(Data drawn from a collection)
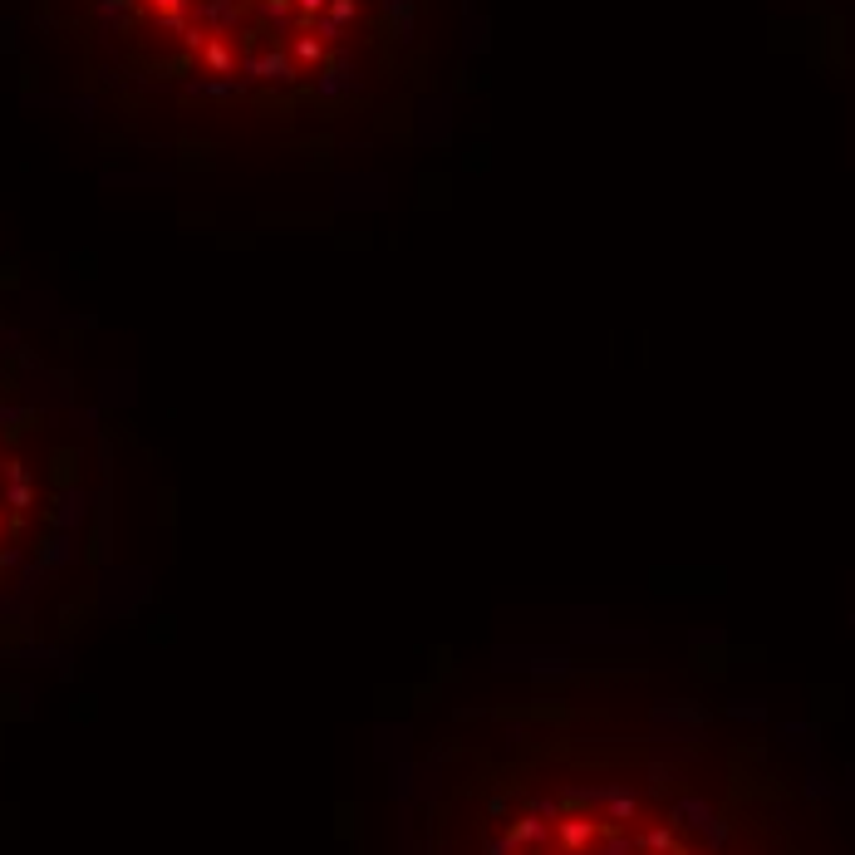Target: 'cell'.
Segmentation results:
<instances>
[{"label": "cell", "mask_w": 855, "mask_h": 855, "mask_svg": "<svg viewBox=\"0 0 855 855\" xmlns=\"http://www.w3.org/2000/svg\"><path fill=\"white\" fill-rule=\"evenodd\" d=\"M109 94L192 118L320 128L413 69L423 0H40Z\"/></svg>", "instance_id": "2"}, {"label": "cell", "mask_w": 855, "mask_h": 855, "mask_svg": "<svg viewBox=\"0 0 855 855\" xmlns=\"http://www.w3.org/2000/svg\"><path fill=\"white\" fill-rule=\"evenodd\" d=\"M399 855H855L762 718L639 688L467 703L399 787Z\"/></svg>", "instance_id": "1"}, {"label": "cell", "mask_w": 855, "mask_h": 855, "mask_svg": "<svg viewBox=\"0 0 855 855\" xmlns=\"http://www.w3.org/2000/svg\"><path fill=\"white\" fill-rule=\"evenodd\" d=\"M94 477L69 379L0 320V625L25 615L79 556Z\"/></svg>", "instance_id": "3"}]
</instances>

**SET PROBLEM:** Put the lines of all the entries above into a Markdown table with the columns "Row" and "Line," numbering each row and leaving out blank lines. Keep the pictures out of the answer.

**TASK ANSWER:**
| Row | Line |
|---|---|
| 1 | Target: 'cell'. |
| 2 | Segmentation results: |
| 3 | <instances> |
| 4 | [{"label": "cell", "mask_w": 855, "mask_h": 855, "mask_svg": "<svg viewBox=\"0 0 855 855\" xmlns=\"http://www.w3.org/2000/svg\"><path fill=\"white\" fill-rule=\"evenodd\" d=\"M109 94L192 118L320 128L413 69L423 0H40Z\"/></svg>", "instance_id": "2"}, {"label": "cell", "mask_w": 855, "mask_h": 855, "mask_svg": "<svg viewBox=\"0 0 855 855\" xmlns=\"http://www.w3.org/2000/svg\"><path fill=\"white\" fill-rule=\"evenodd\" d=\"M399 855H855L762 718L639 688L467 703L399 787Z\"/></svg>", "instance_id": "1"}, {"label": "cell", "mask_w": 855, "mask_h": 855, "mask_svg": "<svg viewBox=\"0 0 855 855\" xmlns=\"http://www.w3.org/2000/svg\"><path fill=\"white\" fill-rule=\"evenodd\" d=\"M94 477L69 379L0 320V625L25 615L79 556Z\"/></svg>", "instance_id": "3"}] |
| 5 | </instances> |